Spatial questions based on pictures
***

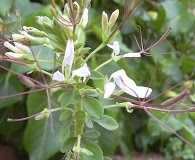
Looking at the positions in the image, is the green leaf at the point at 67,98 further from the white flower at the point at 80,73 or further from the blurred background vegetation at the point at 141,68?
the blurred background vegetation at the point at 141,68

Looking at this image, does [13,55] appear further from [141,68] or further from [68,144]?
[141,68]

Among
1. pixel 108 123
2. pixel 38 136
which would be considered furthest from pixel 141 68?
pixel 108 123

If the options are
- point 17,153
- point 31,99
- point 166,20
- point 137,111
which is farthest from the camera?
point 137,111

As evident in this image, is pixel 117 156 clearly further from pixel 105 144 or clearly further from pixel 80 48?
pixel 80 48

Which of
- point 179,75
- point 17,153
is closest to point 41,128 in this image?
point 17,153

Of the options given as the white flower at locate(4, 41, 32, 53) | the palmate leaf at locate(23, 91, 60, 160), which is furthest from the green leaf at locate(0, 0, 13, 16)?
the white flower at locate(4, 41, 32, 53)
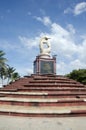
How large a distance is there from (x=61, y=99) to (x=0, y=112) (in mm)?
3449

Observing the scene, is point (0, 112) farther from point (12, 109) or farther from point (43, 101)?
point (43, 101)

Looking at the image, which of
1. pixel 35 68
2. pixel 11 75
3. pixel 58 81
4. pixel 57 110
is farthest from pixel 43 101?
pixel 11 75

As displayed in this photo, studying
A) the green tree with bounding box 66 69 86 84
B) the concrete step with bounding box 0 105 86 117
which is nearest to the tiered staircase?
the concrete step with bounding box 0 105 86 117

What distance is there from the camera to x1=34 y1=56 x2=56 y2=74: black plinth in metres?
22.3

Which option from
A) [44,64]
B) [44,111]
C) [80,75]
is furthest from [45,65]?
[80,75]

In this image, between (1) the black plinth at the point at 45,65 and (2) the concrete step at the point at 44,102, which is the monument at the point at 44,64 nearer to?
(1) the black plinth at the point at 45,65

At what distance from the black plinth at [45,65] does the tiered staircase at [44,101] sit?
591 cm
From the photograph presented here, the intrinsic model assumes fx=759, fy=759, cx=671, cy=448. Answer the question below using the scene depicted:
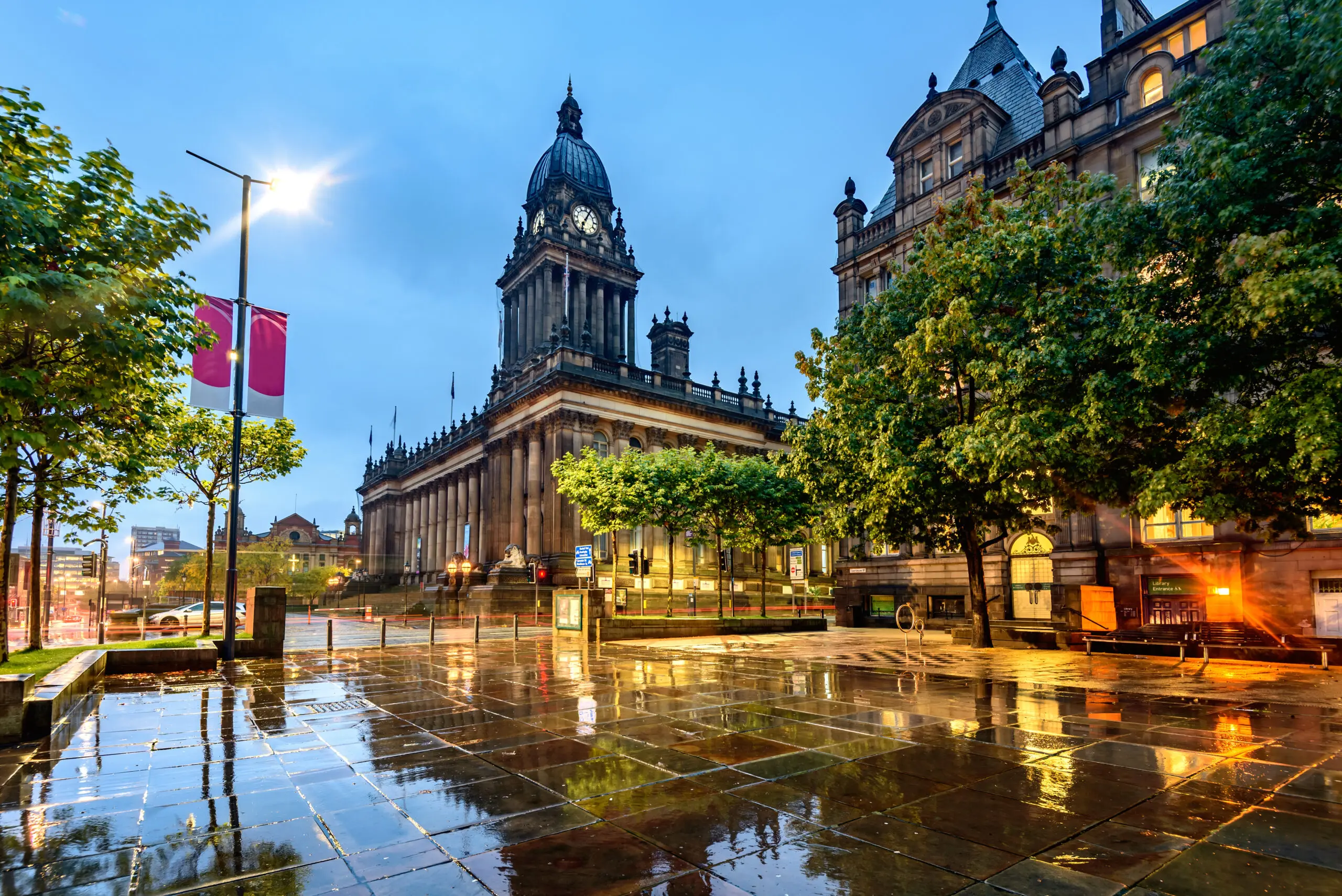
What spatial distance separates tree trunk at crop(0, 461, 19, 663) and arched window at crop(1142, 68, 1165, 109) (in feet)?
114

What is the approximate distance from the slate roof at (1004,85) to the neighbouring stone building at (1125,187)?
96 millimetres

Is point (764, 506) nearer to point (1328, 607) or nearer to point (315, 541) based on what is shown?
point (1328, 607)

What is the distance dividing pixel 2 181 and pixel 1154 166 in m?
31.7

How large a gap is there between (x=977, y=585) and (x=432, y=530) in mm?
76011

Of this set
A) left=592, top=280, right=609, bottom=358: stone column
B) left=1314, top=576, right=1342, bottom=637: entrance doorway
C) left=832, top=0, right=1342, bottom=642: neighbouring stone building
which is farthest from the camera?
left=592, top=280, right=609, bottom=358: stone column

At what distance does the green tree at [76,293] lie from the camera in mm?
8445

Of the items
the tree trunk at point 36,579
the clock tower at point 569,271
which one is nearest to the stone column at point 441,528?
the clock tower at point 569,271

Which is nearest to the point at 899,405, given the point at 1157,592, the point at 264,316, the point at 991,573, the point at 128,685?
the point at 1157,592

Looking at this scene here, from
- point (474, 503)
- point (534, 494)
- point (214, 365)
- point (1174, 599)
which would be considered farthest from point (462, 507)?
point (1174, 599)

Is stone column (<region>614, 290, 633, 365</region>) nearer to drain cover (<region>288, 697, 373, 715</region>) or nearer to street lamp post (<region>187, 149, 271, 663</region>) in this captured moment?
street lamp post (<region>187, 149, 271, 663</region>)

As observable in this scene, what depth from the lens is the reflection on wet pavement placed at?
15.6ft

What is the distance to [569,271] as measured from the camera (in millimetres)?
72688

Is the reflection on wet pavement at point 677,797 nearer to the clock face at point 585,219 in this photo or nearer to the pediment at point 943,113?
the pediment at point 943,113

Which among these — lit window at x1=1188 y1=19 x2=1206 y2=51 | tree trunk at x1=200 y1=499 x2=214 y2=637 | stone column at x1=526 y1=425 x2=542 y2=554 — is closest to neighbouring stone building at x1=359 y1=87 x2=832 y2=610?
stone column at x1=526 y1=425 x2=542 y2=554
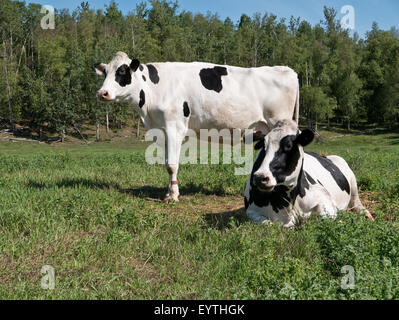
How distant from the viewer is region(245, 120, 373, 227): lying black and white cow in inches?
222

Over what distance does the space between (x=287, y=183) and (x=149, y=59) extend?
226ft

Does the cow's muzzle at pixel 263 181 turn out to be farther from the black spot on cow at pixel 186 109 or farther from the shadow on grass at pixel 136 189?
the shadow on grass at pixel 136 189

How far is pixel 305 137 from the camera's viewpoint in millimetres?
5738

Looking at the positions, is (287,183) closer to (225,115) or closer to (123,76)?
(225,115)

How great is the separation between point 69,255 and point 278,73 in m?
6.24

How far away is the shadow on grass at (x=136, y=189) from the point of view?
9.45m

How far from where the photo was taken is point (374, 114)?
256ft

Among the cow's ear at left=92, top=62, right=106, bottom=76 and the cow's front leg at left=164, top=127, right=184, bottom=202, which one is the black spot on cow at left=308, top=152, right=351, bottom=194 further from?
the cow's ear at left=92, top=62, right=106, bottom=76

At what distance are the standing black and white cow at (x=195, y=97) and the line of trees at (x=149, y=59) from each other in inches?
2017

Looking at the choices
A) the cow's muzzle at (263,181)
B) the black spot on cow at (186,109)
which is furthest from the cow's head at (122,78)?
the cow's muzzle at (263,181)

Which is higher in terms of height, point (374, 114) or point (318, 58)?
point (318, 58)
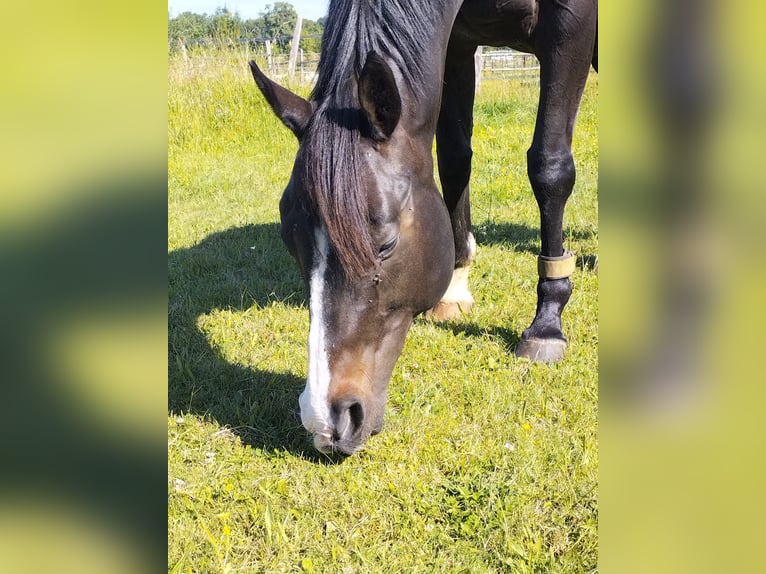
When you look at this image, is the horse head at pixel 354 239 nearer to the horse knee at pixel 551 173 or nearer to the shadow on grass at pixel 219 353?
the shadow on grass at pixel 219 353

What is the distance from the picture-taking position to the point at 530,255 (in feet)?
15.8

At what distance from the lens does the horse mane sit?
1945 millimetres

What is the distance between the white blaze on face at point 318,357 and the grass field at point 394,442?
14.2 inches

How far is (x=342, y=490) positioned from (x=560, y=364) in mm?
1424

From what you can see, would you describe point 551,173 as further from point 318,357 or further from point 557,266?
point 318,357

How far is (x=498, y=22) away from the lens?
302cm

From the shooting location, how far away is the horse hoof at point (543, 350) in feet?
10.3

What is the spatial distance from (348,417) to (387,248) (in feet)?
1.94
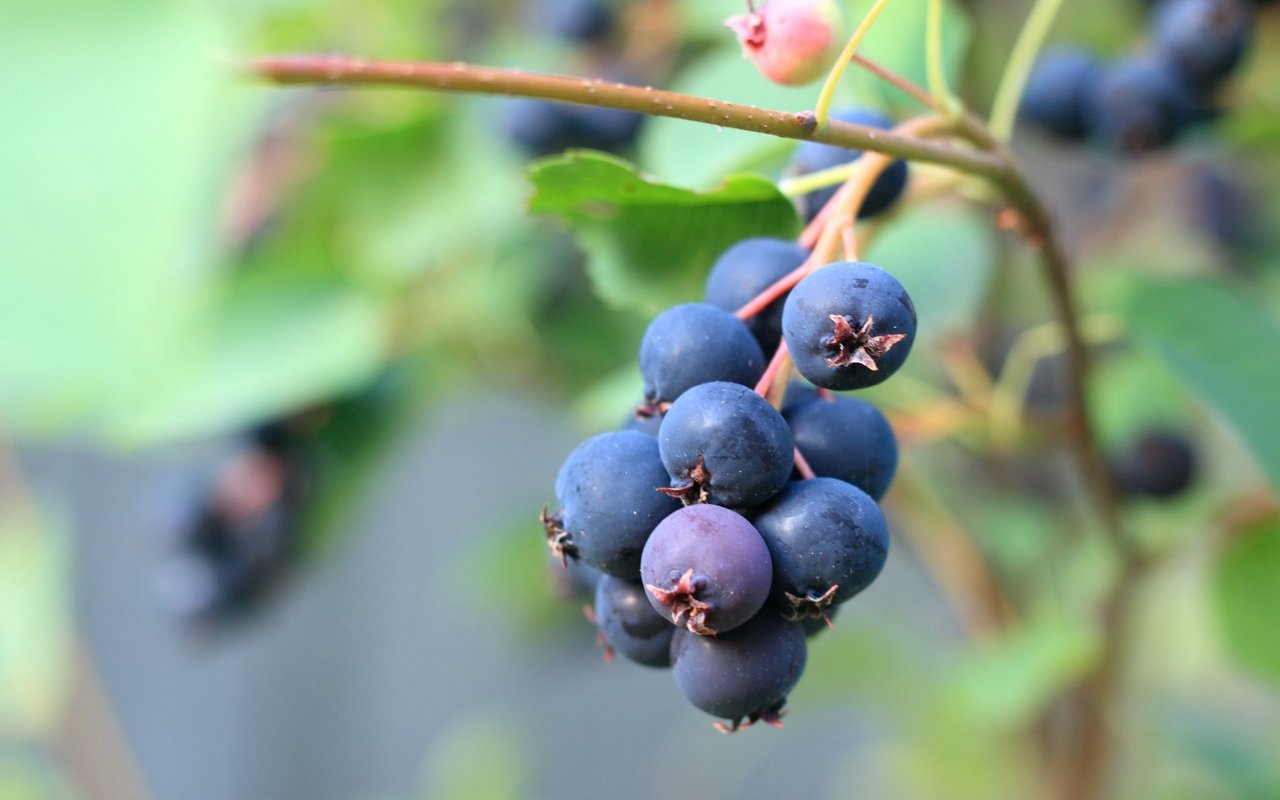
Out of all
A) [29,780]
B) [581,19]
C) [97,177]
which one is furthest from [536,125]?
[29,780]

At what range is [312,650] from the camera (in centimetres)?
210

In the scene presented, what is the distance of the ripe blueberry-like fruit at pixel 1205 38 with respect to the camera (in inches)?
23.6

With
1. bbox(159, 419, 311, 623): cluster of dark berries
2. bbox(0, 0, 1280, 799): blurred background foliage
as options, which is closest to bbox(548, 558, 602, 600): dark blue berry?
bbox(0, 0, 1280, 799): blurred background foliage

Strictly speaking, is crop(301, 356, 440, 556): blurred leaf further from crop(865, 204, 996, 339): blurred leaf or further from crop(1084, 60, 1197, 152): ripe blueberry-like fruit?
crop(1084, 60, 1197, 152): ripe blueberry-like fruit

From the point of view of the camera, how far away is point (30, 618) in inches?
43.4

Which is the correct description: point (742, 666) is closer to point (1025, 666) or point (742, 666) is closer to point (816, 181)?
point (816, 181)

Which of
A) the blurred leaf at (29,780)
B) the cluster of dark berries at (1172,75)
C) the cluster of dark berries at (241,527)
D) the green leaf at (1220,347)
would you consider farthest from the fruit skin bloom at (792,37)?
the blurred leaf at (29,780)

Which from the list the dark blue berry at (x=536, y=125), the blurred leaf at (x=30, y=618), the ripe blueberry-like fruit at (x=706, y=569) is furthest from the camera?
the blurred leaf at (x=30, y=618)

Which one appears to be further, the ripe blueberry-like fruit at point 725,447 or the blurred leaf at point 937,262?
the blurred leaf at point 937,262

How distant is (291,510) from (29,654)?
1.57 feet

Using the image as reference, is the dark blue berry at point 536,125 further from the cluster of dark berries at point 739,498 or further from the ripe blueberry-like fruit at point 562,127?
the cluster of dark berries at point 739,498

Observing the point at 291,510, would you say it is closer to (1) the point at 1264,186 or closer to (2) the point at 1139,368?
(2) the point at 1139,368

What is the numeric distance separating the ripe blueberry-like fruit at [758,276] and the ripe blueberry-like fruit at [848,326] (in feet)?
0.16

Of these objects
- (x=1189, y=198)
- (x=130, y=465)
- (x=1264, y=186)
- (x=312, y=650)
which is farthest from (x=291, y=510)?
(x=312, y=650)
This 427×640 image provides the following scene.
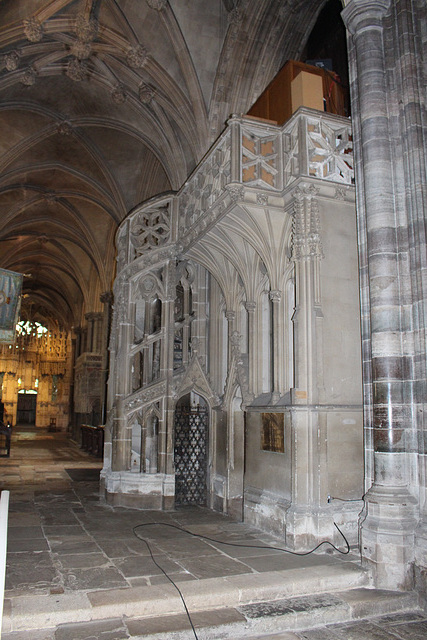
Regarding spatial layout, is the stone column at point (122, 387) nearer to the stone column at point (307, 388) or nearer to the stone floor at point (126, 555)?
the stone floor at point (126, 555)

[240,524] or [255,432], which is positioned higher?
[255,432]

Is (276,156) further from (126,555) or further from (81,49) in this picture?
(81,49)

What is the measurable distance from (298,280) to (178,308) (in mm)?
4439

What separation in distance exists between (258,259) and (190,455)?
3.59 meters

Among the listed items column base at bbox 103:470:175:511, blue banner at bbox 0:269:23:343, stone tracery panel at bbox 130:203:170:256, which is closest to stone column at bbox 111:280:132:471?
column base at bbox 103:470:175:511

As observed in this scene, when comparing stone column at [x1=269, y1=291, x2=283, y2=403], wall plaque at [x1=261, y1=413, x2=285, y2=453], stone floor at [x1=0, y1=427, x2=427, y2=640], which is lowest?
stone floor at [x1=0, y1=427, x2=427, y2=640]

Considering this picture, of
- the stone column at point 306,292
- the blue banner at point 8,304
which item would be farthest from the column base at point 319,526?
the blue banner at point 8,304

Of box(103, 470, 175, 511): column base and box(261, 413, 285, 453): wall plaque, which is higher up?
box(261, 413, 285, 453): wall plaque

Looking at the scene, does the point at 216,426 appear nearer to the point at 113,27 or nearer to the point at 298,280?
the point at 298,280

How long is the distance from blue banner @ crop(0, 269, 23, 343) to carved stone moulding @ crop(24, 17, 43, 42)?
518 centimetres

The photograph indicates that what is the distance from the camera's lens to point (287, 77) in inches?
294

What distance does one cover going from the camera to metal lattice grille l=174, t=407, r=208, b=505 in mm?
9047

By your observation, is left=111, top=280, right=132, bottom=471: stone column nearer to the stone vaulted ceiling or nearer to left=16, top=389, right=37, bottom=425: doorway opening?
the stone vaulted ceiling

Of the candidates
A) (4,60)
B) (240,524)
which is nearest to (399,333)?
(240,524)
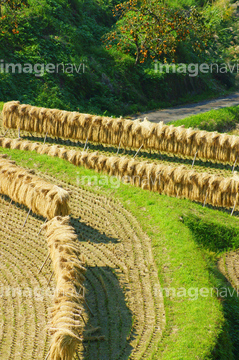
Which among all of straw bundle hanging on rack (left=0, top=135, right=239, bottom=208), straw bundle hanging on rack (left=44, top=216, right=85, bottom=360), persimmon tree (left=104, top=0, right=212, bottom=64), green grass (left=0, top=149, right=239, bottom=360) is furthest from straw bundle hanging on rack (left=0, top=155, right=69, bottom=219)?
persimmon tree (left=104, top=0, right=212, bottom=64)

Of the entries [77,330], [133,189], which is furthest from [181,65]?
[77,330]

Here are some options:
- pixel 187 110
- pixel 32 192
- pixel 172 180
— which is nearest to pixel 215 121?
pixel 187 110

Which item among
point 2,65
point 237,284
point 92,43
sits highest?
point 92,43

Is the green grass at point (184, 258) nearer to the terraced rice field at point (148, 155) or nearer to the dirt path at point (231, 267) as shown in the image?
the dirt path at point (231, 267)

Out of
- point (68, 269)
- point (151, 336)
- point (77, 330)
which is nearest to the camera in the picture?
point (77, 330)

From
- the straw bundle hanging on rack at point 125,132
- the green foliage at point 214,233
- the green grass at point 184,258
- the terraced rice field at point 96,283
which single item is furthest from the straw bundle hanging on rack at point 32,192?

***

-- AIM --
Please lay out the lines of the listing above as a JSON list of strings, one string per line and no blank lines, beginning at the line that has "How great is" and stopping after the line that has "14.2 inches". Leave the pictures out.

-- PROBLEM SOLUTION --
[
  "How great is the separation between point 69,255 and point 278,73 in m?",
  "6.24",
  "How far away is the shadow on grass at (x=136, y=189) from the point of view?",
  "9.45m",
  "How far from where the photo was taken is point (374, 114)?",
  "256ft",
  "Among the cow's ear at left=92, top=62, right=106, bottom=76 and the cow's front leg at left=164, top=127, right=184, bottom=202, which one is the black spot on cow at left=308, top=152, right=351, bottom=194 further from?",
  "the cow's ear at left=92, top=62, right=106, bottom=76",
  "At what distance are the standing black and white cow at (x=195, y=97) and the line of trees at (x=149, y=59) from each other in inches?",
  "2017",
  "Looking at the choices",
  "A) the cow's muzzle at (263,181)",
  "B) the black spot on cow at (186,109)",
  "which is furthest from the cow's head at (122,78)?",
  "the cow's muzzle at (263,181)",
  "Which is higher in terms of height, point (374, 114) or point (318, 58)?",
  "point (318, 58)",
  "When you look at this image, is the horse head at pixel 354 239 nearer to the horse knee at pixel 551 173 or nearer to the shadow on grass at pixel 219 353?",
  "the shadow on grass at pixel 219 353",
  "What is the distance from the picture-taking position to the point at 530,255 (in feet)?",
  "15.8",
  "At what distance from the lens does the horse mane sit?",
  "1945 millimetres",
  "What is the distance between the white blaze on face at point 318,357 and the grass field at point 394,442?",
  "14.2 inches"
]